__Extract__.
----

Unforgiven premiered at the Mann Bruin Theater on August 3, 1992, before being released by Warner Bros. on August 7, 1992. It grossed over $159 million on a budget of $14.4 million and received widespread critical acclaim, with praise for the acting (particularly from Eastwood and Hackman), directing, editing, themes, and cinematography. The film won four Academy Awards: Best Picture, Best Director for Eastwood, Best Supporting Actor for Hackman, and Best Film Editing for Joel Cox. Eastwood was nominated for the Academy Award for Best Actor for his performance, but lost to Al Pacino for Scent of a Woman. The film was the third Western to win Best Picture, following Cimarron (1931) and Dances With Wolves (1990). Eastwood dedicated the film to directors and mentors Sergio Leone and Don Siegel.

In 2004, Unforgiven was selected for preservation in the United States National Film Registry by the Library of Congress as being deemed "culturally, historically, or aesthetically significant".

==Plot==

In 1880, in the fictional town of Big Whiskey, Wyoming, a cowboy named Quick Mike slashes prostitute Delilah Fitzgerald's face with a knife over an insult, permanently disfiguring her. As punishment, Sheriff "Little Bill" Daggett orders Mike and his associate who was with him at the brothel, Davey Bunting, to turn over several of their ponies to Delilah's employer, Skinny DuBois, for his loss of revenue. Outraged, the prostitutes offer a $1,000 bounty for the cowboys' deaths.

----

__Given records__.
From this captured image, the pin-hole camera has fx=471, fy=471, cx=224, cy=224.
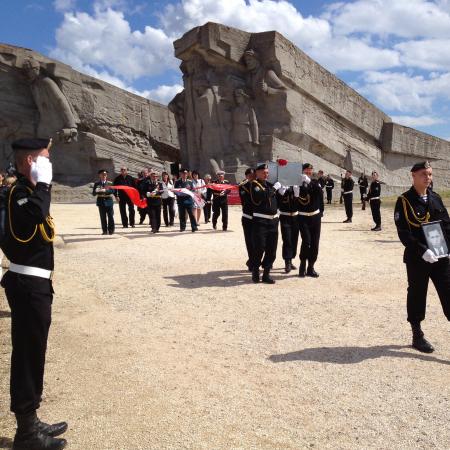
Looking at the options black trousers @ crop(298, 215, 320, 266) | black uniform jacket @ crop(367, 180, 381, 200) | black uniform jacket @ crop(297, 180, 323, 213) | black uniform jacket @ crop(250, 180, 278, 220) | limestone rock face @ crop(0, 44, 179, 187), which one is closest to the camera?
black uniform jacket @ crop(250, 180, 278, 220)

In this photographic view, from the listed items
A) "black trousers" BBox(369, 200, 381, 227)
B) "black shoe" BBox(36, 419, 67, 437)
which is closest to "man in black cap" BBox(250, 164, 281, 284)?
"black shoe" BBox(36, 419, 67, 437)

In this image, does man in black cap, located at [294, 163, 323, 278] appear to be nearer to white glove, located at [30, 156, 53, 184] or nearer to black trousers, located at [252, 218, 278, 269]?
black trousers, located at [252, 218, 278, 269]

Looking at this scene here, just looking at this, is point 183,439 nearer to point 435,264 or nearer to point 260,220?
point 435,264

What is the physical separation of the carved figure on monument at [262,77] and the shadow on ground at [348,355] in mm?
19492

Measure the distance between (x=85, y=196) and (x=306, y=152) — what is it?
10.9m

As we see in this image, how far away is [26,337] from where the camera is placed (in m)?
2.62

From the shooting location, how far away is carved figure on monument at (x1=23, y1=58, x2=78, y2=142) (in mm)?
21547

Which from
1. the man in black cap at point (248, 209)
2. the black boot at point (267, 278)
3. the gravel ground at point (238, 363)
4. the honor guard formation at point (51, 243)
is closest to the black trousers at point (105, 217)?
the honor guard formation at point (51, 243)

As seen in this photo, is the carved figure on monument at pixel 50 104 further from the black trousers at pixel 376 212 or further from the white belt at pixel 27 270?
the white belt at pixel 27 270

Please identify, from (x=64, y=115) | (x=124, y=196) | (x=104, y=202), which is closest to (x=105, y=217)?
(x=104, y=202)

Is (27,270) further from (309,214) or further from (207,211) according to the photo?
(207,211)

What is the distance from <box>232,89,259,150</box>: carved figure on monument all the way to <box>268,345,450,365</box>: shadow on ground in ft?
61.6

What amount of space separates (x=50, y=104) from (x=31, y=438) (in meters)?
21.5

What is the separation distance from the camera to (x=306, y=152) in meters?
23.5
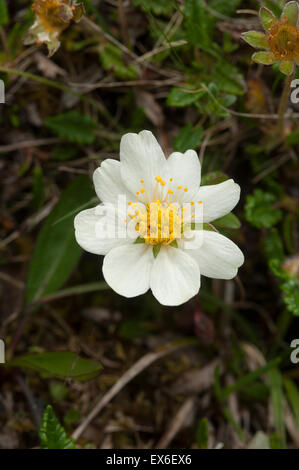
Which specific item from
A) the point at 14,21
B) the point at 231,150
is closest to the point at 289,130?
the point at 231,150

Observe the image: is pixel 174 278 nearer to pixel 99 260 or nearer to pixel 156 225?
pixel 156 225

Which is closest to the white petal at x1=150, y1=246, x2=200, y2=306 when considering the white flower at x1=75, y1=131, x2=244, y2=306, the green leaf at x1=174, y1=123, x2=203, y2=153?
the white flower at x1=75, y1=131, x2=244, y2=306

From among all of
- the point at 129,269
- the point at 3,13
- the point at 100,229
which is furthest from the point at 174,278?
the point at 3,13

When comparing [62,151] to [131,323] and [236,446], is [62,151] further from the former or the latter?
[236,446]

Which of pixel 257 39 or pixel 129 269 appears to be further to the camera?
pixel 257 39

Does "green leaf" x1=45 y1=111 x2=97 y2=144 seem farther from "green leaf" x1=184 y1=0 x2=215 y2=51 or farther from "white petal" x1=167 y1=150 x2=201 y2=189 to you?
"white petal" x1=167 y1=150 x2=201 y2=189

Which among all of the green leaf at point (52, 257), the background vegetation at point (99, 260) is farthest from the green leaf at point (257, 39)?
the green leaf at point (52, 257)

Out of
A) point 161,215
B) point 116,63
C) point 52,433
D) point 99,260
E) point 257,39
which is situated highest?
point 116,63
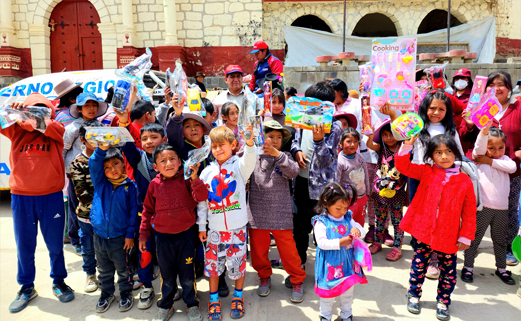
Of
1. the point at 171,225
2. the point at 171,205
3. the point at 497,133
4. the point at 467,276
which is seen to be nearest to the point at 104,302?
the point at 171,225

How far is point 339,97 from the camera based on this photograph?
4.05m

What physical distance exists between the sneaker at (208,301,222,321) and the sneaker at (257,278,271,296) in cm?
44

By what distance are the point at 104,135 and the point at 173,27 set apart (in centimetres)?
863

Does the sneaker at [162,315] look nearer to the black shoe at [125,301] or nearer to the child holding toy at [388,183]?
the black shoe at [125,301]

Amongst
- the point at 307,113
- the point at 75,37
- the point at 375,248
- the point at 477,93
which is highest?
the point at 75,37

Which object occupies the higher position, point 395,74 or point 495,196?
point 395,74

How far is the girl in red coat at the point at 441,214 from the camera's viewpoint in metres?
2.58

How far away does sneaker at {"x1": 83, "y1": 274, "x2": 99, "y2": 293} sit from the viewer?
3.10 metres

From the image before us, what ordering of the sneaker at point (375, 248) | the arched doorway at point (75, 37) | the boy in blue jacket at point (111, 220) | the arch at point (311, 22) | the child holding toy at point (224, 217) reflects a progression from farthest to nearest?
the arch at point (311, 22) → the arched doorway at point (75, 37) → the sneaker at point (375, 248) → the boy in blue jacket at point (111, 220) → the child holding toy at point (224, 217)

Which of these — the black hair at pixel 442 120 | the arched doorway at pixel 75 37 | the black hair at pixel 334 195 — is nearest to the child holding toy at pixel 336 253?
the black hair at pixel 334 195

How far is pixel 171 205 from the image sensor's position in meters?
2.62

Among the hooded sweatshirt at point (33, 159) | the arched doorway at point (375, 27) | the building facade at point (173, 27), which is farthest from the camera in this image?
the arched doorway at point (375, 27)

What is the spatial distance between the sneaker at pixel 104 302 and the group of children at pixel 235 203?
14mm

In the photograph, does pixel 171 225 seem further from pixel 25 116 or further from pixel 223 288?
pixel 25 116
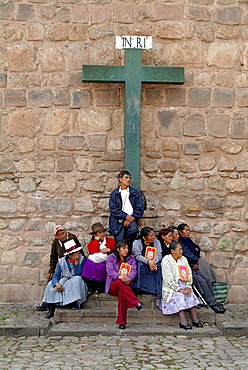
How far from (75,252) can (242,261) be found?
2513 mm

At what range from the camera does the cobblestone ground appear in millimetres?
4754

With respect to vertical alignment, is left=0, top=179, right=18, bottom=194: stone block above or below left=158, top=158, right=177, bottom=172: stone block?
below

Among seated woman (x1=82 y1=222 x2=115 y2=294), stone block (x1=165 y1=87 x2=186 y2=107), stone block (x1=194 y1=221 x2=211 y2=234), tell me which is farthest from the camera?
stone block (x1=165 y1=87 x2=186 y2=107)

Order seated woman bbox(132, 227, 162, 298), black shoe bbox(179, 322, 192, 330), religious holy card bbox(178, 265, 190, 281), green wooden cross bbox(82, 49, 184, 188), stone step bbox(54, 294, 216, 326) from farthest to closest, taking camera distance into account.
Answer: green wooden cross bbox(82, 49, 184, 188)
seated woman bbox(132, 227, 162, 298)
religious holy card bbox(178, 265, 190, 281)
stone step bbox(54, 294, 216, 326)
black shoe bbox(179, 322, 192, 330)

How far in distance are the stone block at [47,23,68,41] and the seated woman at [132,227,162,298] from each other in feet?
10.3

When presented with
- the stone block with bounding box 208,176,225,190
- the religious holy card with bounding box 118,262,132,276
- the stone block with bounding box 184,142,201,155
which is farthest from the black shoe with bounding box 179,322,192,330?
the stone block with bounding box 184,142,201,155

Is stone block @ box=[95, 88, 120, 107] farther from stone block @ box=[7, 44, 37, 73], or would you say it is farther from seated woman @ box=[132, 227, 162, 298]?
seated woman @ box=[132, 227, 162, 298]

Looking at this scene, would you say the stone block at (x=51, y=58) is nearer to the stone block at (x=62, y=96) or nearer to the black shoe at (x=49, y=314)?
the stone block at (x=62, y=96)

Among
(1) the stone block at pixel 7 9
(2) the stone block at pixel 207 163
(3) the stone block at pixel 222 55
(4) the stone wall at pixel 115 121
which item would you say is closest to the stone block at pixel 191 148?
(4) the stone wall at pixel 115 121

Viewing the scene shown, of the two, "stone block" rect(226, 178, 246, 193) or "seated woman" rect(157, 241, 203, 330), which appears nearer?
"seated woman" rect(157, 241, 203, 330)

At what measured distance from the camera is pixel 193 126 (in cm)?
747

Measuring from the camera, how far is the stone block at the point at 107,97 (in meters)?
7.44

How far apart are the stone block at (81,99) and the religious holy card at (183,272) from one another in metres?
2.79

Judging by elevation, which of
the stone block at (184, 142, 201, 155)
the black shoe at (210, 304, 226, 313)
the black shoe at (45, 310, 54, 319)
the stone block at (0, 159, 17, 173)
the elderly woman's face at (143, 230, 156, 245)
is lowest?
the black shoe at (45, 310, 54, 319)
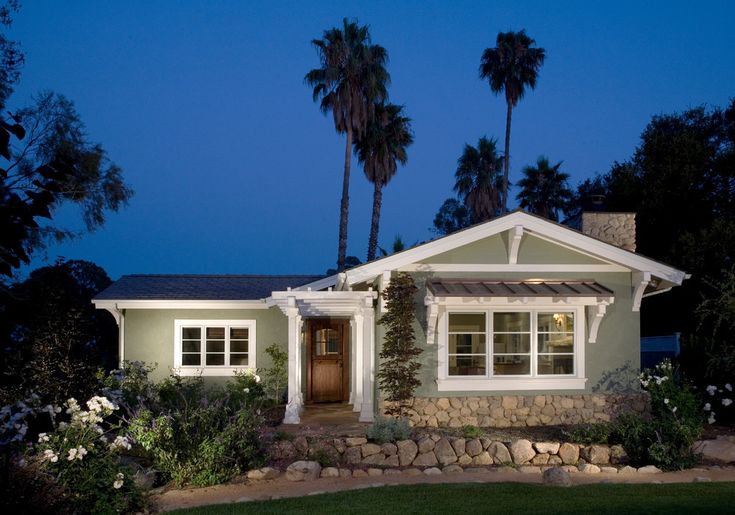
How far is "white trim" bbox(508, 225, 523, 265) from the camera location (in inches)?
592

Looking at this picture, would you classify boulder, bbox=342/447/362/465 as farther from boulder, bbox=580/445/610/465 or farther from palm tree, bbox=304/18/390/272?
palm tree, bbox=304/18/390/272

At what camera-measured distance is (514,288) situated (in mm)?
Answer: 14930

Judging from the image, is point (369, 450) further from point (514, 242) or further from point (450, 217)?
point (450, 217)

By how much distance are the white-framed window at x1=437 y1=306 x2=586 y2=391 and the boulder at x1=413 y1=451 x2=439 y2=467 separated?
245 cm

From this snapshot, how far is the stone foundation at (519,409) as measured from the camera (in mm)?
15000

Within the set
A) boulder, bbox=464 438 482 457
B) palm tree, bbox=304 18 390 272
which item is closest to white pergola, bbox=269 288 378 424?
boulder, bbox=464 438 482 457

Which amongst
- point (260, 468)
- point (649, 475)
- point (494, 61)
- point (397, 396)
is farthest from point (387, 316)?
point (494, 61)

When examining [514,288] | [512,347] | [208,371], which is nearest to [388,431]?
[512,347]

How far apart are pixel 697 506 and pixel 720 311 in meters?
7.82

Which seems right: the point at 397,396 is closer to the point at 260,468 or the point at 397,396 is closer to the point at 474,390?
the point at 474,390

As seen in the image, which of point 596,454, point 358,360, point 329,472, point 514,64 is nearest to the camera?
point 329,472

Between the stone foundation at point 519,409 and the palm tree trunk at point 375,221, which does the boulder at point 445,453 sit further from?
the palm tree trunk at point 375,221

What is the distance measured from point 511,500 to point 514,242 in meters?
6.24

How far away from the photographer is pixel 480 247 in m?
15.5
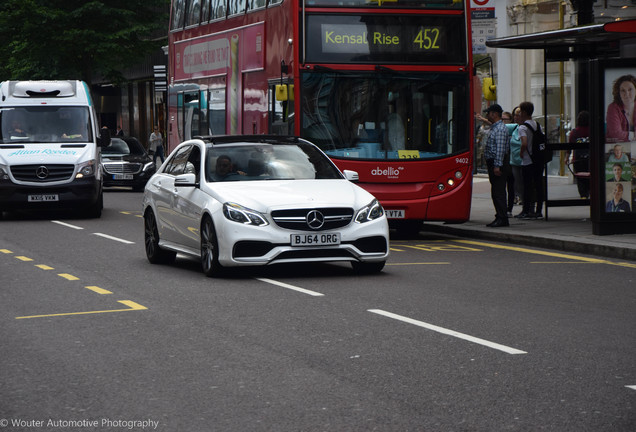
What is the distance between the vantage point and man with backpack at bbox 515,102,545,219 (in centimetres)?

----

__Given exercise__.
According to the extract about Unforgiven, to whom did Eastwood dedicate the film? None of the rows play any part here.

__Answer to the exercise__.
Eastwood dedicated the film to directors and mentors Sergio Leone and Don Siegel.